En un mot, le complexe Toho-Todougba s’est envasé, l’écosystème est peu profond et enfermé, La vase s’est remise en suspension et contient de la matière organique.
Qu’en est-il du lac Togbadji ?
Moins en danger que le premier, l’étude a prouvé que ce plan d’eau se porte plutôt mieux. Ce lac a un écosystème peu perturbé. Il dispose de 87 espèces de phytoplancton et le phosphore total n’a que peu d’effet sur le développement de ces dernières. C’est donc au regard de ces points positifs et bien d’autres que l’Expert consultant Thierry Agblonon estime que « le résultat est satisfaisant ». « On peut dire qu’à la lumière de ce qui a été collecté comme données, le lac est dans un état acceptable. La qualité de l’eau est bonne. On pourrait dire qu’il a la capacité d’accueillir d’autres activités et d’autres d’aménagement », a-t-il ajouté. Ceci dit, il faut faire un aménagement intégré pour savoir les types d’activités qui peuvent être développées autour du lac.
Quelques recommandations
Pour le Professeur Hyppolite Agadjihouede « il serait bien de sensibiliser la population, surtout les pisciculteurs dans le but de pouvoir développer l’aquaculture avec des infrastructures hors plan d’eau ». Et ce, surtout en ce qui concerne la lagune Toho-Todougba. Egalement, vu l’état critique de cette dernière, l’étude préconise d’ouvrir l’écosystème sur les autres lagunes anciennes, organiser les resting-times sur l’écosystème, procéder à la bioremédiation du système, gérer efficace les déchets et les eaux usées, aménager de façon durable et intégrée le bassin.

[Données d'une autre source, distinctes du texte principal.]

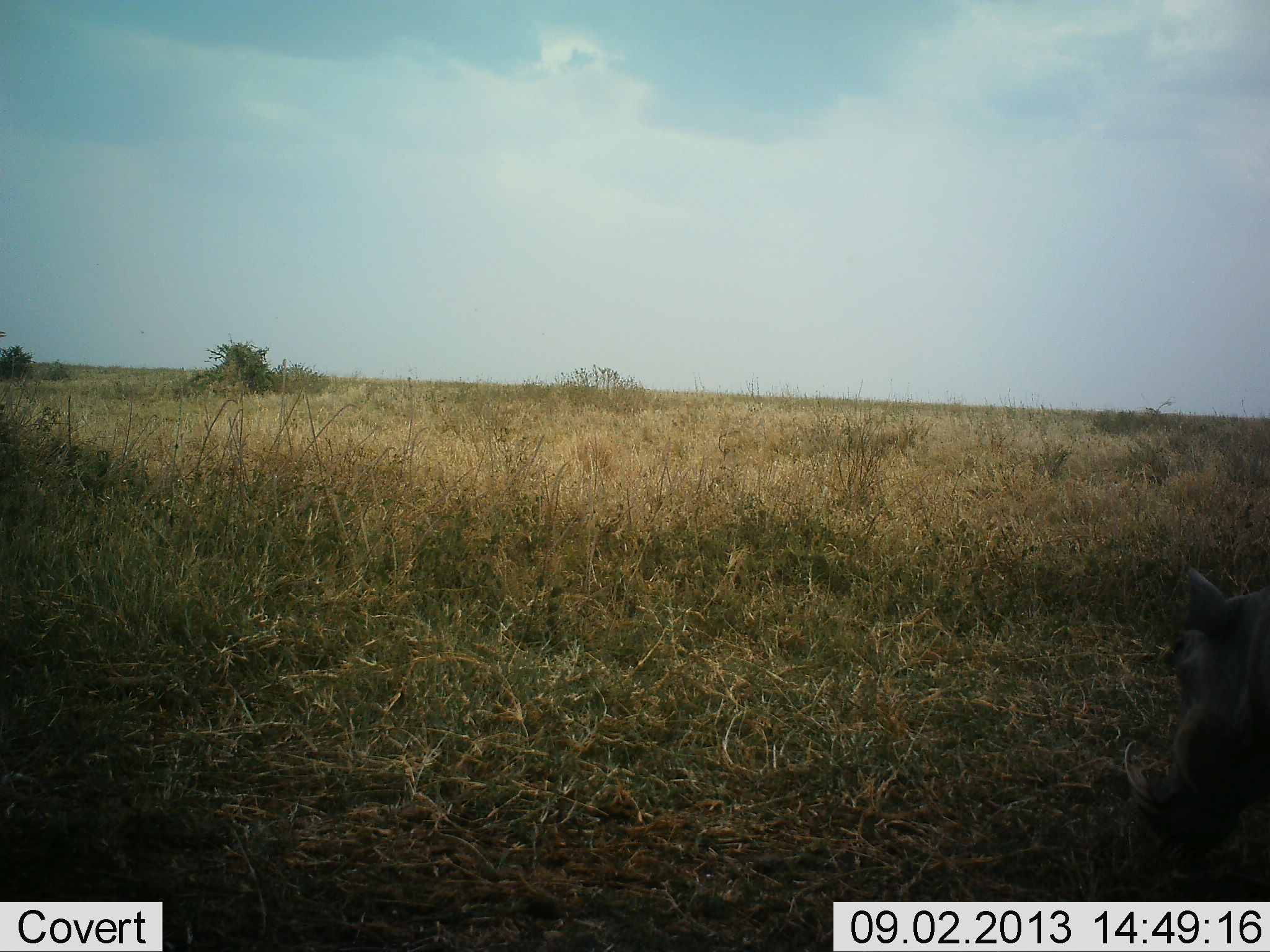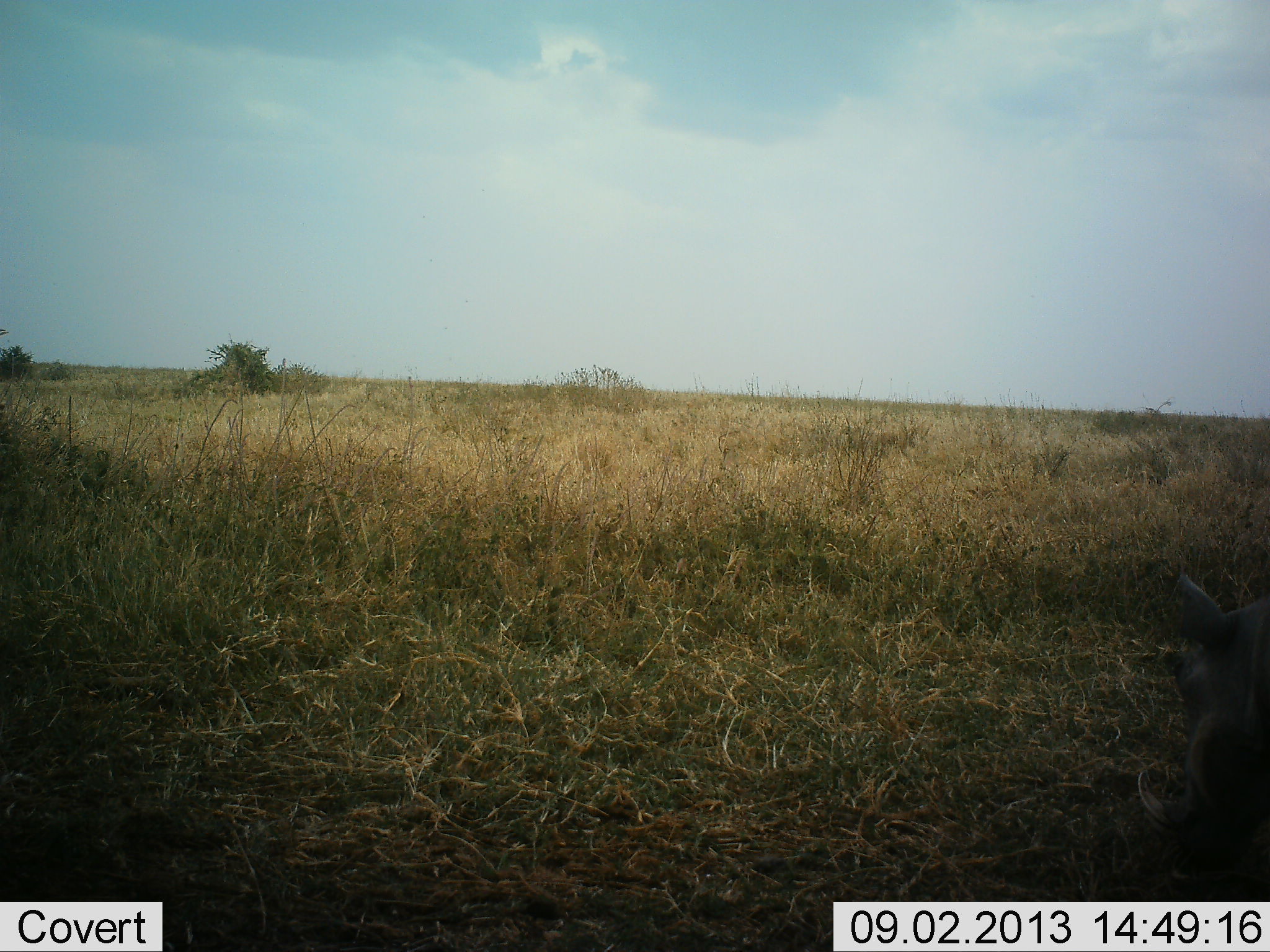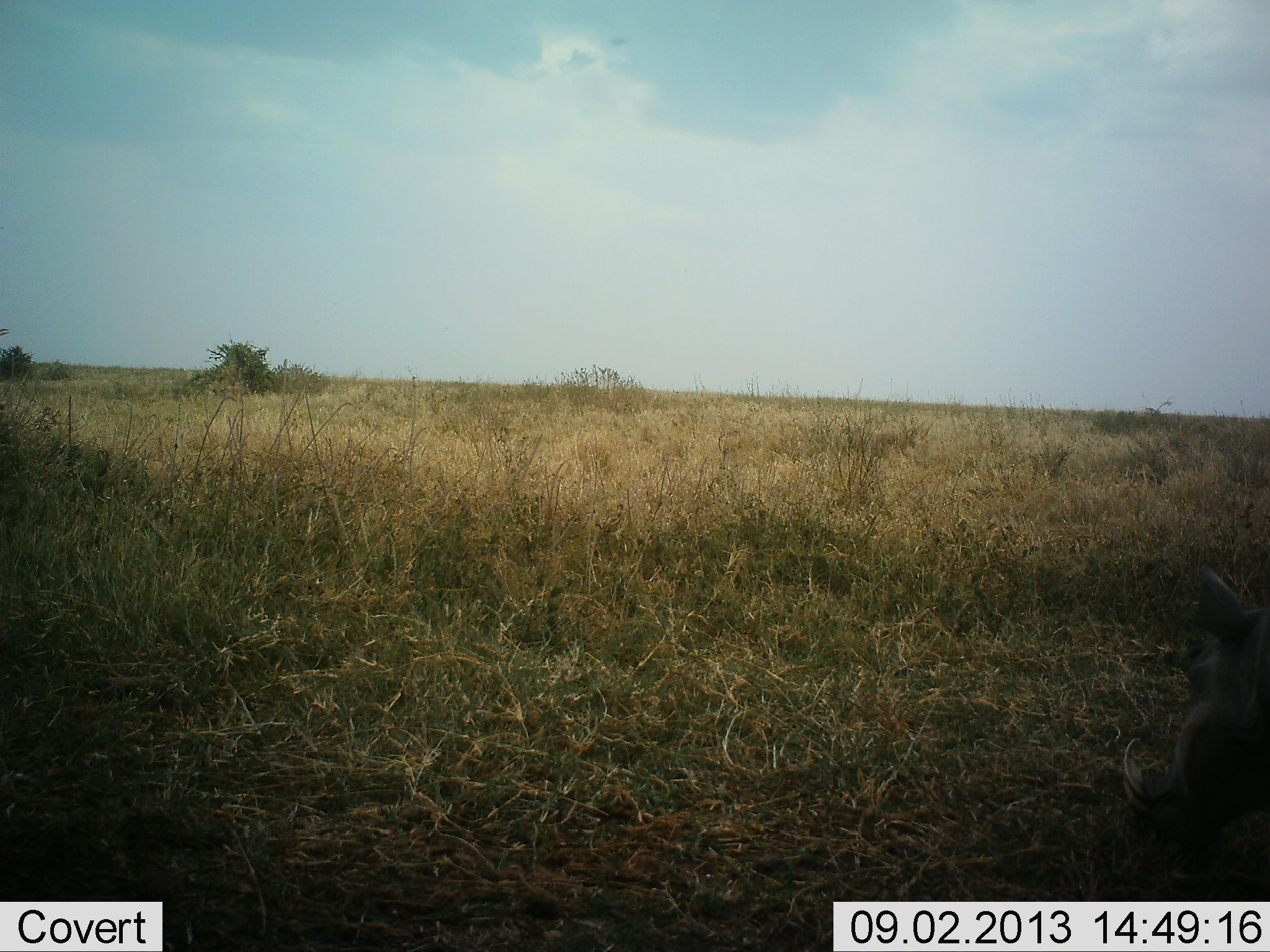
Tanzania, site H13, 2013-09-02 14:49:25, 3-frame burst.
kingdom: Animalia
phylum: Chordata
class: Mammalia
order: Artiodactyla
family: Suidae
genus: Phacochoerus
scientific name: Phacochoerus africanus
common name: warthog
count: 1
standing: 50%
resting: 20%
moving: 20%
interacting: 0%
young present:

Du côté du lac Togbadji, il a été recommandé de déterminer la capacité de charge aquacole du plan d’eau et de procéder à la bioremédiation du système. De même, ce lac demande une gestion efficace des déchets et des eaux usées ainsi qu’aménagement durable et intégré du bassin.
Pour finir, lors de la séance de présentation de ces résultats, des critiques et observations ont été faites tant sur le contenu que la forme des documents. L’équipe de recherche a donc promis d’intégrer ces remarques et recommandations afin de rendre le travail final dans un délai raisonnable.